## [Task to carry out]
Write out the tribute to Leonard Cohen below, word for word and in full.

Sad news today that the great folk-rock singer Leonard Cohen has passed away. He was 82 years young and left quite a mark on music as a profound poet.
The first time I ever heard of Cohen was way back in the 1990s when I heard his song, ‘Waiting for the Miracle to Come’ that opens and sets the mood for Oliver Stone’s hyberbolic, over-the-top and satirical media critique ‘Natural Born Killers.’
Strangely, this morning around 7am, I was walking to work from the King Street Station in downtown Seattle. I had an inkling to listen to Cohen’s ‘The Future’. I ended up listening to the song twice. Recorded in 1992, there is an eerie relevance today. This is a song about the apocalypse.
Here are the lyrics:
Give me back my broken night/ my mirrored room, my secret life/ it’s lonely here/ there’s no one left to torture/ Give me absolute control/ over every living soul/ And lie beside me, baby, that’s an order! / Give me crack and anal sex/ Take the only tree that’s left and stuff it up the hole in your culture/ Give me back the Berlin Wall/ Give Stalin and St.Paul/ I’ve seen the future, brother: it is murder!

## [Source material]
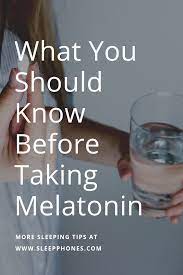 Melatonin Your Body S Natural Sleep Remedy Sleep Remedies Natural Sleep Remedies Melatonin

## [Exercise answer]
Sad news today that the great folk-rock singer Leonard Cohen has passed away. He was 82 years young and left quite a mark on music as a profound poet.
The first time I ever heard of Cohen was way back in the 1990s when I heard his song, ‘Waiting for the Miracle to Come’ that opens and sets the mood for Oliver Stone’s hyberbolic, over-the-top and satirical media critique ‘Natural Born Killers.’
Strangely, this morning around 7am, I was walking to work from the King Street Station in downtown Seattle. I had an inkling to listen to Cohen’s ‘The Future’. I ended up listening to the song twice. Recorded in 1992, there is an eerie relevance today. This is a song about the apocalypse.
Here are the lyrics:
Give me back my broken night/ my mirrored room, my secret life/ it’s lonely here/ there’s no one left to torture/ Give me absolute control/ over every living soul/ And lie beside me, baby, that’s an order! / Give me crack and anal sex/ Take the only tree that’s left and stuff it up the hole in your culture/ Give me back the Berlin Wall/ Give Stalin and St.Paul/ I’ve seen the future, brother: it is murder!